During the regular campaign, a coach and his staff prepare on a game-by-game basis, one opponent after another, but the emphasis is on overall execution by their charges, as well as instilling the details required for consistency over the long haul. Come postseason time, the focus narrows to applying those details in specific situations against targeted personnel on the opposing team. Coaches and their assistants have to manage game-to-game when going head-to-head if the opposition is exploiting one of their tendencies, or if something they thought would work proves to be fruitless.

I bring all this up with the assistant coaches in mind. This is the time of year to make names for themselves. Current Sharks bench boss Todd McLellan took over as head coach in San Jose after serving as an assistant to Mike Babcock in Detroit, culminating with the Red Wings' Stanley Cup in 2008. True, McLellan had vast coaching experience at the junior level before becoming a NHL assistant, but that postseason visibility helped raise his profile further.

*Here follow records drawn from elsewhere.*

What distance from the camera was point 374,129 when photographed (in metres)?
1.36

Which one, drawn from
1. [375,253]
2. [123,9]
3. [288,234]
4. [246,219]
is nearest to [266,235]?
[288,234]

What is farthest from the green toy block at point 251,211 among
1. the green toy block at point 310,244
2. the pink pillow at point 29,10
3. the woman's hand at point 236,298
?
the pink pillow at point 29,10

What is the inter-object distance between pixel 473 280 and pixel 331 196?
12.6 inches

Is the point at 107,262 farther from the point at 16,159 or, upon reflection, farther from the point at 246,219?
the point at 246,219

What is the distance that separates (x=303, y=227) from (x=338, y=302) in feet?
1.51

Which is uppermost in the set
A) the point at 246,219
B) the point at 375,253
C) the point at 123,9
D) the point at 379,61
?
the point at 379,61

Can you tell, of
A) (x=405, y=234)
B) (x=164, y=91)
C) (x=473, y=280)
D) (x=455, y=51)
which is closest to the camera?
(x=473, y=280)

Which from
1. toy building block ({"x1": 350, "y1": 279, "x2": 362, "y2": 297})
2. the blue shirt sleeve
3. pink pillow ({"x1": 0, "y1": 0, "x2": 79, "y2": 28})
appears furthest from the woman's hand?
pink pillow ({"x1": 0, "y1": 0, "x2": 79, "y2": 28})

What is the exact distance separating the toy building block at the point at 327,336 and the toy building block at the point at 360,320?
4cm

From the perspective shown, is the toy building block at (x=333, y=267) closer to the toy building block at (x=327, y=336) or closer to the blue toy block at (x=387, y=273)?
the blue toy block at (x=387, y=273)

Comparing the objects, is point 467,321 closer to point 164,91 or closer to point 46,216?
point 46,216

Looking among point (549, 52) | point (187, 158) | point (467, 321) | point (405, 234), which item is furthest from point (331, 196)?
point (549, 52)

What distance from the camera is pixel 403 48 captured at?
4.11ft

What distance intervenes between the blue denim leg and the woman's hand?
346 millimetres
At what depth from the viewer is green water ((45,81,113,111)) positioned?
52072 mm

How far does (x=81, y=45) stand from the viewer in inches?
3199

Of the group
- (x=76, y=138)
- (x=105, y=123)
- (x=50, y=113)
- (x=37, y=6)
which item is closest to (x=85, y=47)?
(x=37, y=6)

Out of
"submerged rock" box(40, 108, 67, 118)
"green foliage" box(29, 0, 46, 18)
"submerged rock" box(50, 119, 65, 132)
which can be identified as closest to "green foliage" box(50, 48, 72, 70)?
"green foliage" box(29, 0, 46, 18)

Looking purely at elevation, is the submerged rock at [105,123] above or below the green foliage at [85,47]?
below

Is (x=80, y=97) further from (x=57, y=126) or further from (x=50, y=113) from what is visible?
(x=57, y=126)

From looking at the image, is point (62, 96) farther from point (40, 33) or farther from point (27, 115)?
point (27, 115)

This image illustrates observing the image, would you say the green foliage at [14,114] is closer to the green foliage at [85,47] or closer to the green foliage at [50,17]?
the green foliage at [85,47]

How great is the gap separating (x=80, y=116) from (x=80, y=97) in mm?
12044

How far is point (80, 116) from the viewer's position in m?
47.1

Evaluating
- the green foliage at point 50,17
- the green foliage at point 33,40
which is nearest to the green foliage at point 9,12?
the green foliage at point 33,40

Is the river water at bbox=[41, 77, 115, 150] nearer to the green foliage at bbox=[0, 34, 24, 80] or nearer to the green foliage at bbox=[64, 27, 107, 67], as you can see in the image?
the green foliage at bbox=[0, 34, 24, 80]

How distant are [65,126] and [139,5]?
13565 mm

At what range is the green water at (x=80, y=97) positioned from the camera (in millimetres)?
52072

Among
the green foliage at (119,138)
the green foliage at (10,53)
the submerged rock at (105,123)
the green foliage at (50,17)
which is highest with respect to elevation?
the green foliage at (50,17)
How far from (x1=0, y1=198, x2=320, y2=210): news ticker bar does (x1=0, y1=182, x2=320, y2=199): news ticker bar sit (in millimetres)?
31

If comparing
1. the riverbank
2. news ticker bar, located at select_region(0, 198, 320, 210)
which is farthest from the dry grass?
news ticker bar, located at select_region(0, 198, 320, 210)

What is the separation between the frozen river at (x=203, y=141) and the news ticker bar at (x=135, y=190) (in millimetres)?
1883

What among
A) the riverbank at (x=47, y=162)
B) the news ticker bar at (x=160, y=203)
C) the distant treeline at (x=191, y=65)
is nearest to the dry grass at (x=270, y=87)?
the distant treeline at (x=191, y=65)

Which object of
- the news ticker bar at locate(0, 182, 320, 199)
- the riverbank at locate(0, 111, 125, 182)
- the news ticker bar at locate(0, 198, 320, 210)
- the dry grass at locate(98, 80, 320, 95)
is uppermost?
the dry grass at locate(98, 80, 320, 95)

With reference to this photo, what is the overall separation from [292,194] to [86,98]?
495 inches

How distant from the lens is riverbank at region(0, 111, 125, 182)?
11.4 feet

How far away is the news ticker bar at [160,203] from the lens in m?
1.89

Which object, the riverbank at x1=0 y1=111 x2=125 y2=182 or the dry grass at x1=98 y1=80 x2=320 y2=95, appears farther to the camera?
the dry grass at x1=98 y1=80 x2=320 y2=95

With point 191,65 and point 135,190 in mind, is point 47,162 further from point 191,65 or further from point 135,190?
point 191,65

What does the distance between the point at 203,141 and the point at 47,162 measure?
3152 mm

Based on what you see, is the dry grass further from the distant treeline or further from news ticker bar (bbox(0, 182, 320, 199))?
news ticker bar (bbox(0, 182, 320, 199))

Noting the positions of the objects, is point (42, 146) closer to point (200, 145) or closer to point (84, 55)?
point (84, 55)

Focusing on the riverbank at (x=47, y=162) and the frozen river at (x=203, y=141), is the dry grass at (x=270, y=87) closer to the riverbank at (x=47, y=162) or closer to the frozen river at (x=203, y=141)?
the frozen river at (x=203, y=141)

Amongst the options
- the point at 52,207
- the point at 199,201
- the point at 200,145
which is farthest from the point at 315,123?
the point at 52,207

McLellan counterpart on the Blackhawks, Joel Quenneville, did essentially the same thing after being an assistant on Colorado's Stanley Cup-winning squad in 1996. He took the St. Louis Blues' head coaching job the following year -- having joined the staff in the offseason -- replacing Mike Keenan. Lindy Ruff followed the same path as an assistant with Florida Panthers' surprise Cup finalist team of 1996 before taking over as the head coach in Buffalo in 1997. Both Quenneville and Ruff are former NHL players who had long careers at the top level before getting into coaching. Both made the jump from assistant to head coach in the NHL without running their own program elsewhere, yet they've proven to be excellent NHL coaches.

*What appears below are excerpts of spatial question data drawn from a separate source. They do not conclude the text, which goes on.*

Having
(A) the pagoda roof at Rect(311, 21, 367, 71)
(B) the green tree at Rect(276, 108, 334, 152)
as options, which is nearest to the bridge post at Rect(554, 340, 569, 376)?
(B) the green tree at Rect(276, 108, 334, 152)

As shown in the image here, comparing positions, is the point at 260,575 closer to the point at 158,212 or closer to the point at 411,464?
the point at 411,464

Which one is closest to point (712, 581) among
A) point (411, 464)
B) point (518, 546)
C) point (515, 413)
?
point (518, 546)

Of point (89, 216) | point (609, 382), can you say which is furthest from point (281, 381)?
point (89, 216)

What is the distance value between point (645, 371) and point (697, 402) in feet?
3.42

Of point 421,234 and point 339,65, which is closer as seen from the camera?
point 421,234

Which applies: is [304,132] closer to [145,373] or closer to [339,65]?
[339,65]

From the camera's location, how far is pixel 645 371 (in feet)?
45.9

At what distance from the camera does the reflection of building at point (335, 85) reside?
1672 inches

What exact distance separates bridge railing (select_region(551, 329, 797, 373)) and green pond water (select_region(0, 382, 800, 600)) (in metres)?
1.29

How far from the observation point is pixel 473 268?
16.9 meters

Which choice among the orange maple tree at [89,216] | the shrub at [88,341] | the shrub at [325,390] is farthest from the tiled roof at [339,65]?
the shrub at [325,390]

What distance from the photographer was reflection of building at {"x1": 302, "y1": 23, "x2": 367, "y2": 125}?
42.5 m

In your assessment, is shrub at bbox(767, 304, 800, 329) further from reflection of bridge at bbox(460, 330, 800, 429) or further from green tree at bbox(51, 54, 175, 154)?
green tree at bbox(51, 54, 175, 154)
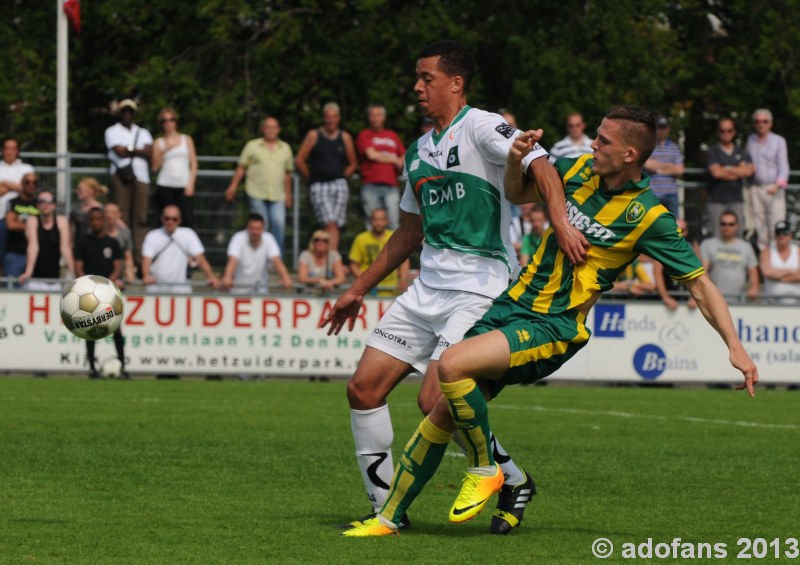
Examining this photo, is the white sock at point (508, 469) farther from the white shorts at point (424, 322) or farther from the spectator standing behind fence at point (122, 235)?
the spectator standing behind fence at point (122, 235)

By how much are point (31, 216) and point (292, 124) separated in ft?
44.8

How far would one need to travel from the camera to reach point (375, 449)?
7.54 metres

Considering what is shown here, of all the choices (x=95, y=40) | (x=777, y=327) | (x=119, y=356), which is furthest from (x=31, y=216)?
(x=95, y=40)

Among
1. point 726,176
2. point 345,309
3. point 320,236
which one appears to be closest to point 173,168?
point 320,236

All of which brings me to the possibility of another long-standing former NHL player making that leap based on this postseason. I'm referring to Canadiens' assistant coach Kirk Muller. While covering the playoffs this spring, I've noticed Muller's seemingly growing in-game role behind the bench. Head coach Jacques Martin routinely chats with Muller, and when the team gathers at the bench, it is Muller, not Martin, who addresses the players and draws up late-game plays.

This speaks volumes about Martin as a leader and his ability to delegate. It also points to Muller as a rising star in the coaching ranks. Several of the team's tactical changes have sprung from him during the first two rounds of the playoffs, including going with a shorter bench late in the series upset of Washington and changing the neutral zone/defensive zone regroup late in the series against defending Stanley Cup Champion Pittsburgh.

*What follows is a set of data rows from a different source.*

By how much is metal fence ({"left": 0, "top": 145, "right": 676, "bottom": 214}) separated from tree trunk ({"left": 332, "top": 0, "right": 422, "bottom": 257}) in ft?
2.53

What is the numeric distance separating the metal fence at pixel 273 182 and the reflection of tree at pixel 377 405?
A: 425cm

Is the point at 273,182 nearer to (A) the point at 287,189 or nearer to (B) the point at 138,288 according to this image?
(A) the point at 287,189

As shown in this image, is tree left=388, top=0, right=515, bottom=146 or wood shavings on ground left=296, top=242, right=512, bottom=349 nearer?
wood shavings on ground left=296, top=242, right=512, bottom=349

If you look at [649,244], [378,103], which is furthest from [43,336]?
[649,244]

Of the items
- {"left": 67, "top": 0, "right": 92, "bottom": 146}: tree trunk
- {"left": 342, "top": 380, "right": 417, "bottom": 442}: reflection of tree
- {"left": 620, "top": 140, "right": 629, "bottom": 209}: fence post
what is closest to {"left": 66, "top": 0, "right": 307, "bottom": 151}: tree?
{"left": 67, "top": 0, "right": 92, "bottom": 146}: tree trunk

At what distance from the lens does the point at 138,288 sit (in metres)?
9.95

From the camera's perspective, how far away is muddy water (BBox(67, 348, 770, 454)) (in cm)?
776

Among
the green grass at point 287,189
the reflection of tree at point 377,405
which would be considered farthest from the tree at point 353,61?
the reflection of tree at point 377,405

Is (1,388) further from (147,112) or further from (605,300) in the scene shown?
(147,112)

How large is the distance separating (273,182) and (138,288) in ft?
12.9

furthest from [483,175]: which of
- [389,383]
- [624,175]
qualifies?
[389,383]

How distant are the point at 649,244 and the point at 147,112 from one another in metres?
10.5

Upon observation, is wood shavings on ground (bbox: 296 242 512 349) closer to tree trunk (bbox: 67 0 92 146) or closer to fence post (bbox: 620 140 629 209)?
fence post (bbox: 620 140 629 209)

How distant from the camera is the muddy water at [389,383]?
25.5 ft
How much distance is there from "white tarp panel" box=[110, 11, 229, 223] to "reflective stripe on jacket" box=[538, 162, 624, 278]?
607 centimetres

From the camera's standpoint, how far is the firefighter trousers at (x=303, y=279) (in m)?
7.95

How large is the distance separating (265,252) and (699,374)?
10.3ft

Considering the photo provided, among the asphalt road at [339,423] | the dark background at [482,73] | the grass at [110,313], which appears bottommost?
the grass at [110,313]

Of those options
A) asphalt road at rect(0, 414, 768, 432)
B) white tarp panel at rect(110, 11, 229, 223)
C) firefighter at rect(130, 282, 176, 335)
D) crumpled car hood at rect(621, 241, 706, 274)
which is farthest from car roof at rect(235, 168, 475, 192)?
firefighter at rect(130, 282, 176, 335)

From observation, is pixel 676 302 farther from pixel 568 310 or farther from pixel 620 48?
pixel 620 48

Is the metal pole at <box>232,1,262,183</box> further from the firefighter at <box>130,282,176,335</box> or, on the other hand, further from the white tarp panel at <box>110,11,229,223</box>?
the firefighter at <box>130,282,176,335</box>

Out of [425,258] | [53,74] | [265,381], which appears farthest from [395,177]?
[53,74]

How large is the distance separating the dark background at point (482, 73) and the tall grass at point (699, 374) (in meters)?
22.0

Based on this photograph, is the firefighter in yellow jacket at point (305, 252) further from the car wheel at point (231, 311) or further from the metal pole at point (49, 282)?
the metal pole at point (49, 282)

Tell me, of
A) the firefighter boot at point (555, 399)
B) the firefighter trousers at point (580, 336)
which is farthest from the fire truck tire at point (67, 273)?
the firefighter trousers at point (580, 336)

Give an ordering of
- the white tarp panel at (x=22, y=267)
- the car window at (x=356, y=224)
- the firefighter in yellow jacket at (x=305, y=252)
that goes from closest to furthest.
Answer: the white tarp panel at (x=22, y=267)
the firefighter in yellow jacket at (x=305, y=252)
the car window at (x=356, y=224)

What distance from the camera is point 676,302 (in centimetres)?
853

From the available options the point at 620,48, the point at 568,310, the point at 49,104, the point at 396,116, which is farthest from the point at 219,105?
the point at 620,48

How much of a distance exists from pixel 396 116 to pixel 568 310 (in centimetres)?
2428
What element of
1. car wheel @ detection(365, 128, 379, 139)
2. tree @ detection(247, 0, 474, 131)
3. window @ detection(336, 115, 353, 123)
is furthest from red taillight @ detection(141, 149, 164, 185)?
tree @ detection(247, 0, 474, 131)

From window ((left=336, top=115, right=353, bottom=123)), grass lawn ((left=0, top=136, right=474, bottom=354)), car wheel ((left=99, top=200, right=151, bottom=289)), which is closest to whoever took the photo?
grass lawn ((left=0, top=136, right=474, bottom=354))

Now, many former players serve as valuable assistants over a long period of time and are happy to do so without ever having designs on the head job. Maybe that's Muller's mindset, but I don't think so.

He has been on the job in Montreal in his current capacity for four seasons after coaching one season of Canadian college hockey at Queens University. Coming back to Montreal, where he was part of their 1993 Stanley Cup-winning team probably seemed like enough back in 2006 when former teammate Guy Carbonneau added him to his staff. Now, though, I get the sense that Mueller wants more. I see it in his body language and I hear it in his voice when he's interviewed on- or off-camera about series details.

With at least three teams looking for a new direction behind the bench for 2010-11, I wonder if they've seen what I've seen. Certainly, the best advertisement for Muller's advancement is the continued success of the Canadiens in the playoffs. For now, though, that means meetings, meetings and more video for Martin and his staff as they look to tweak their approach against the Flyers in Game 2.

A 6-0 drubbing tends to keep all involved in the moment. Whatever the Habs concoct, however, I have a sense that Muller will be in the middle of it.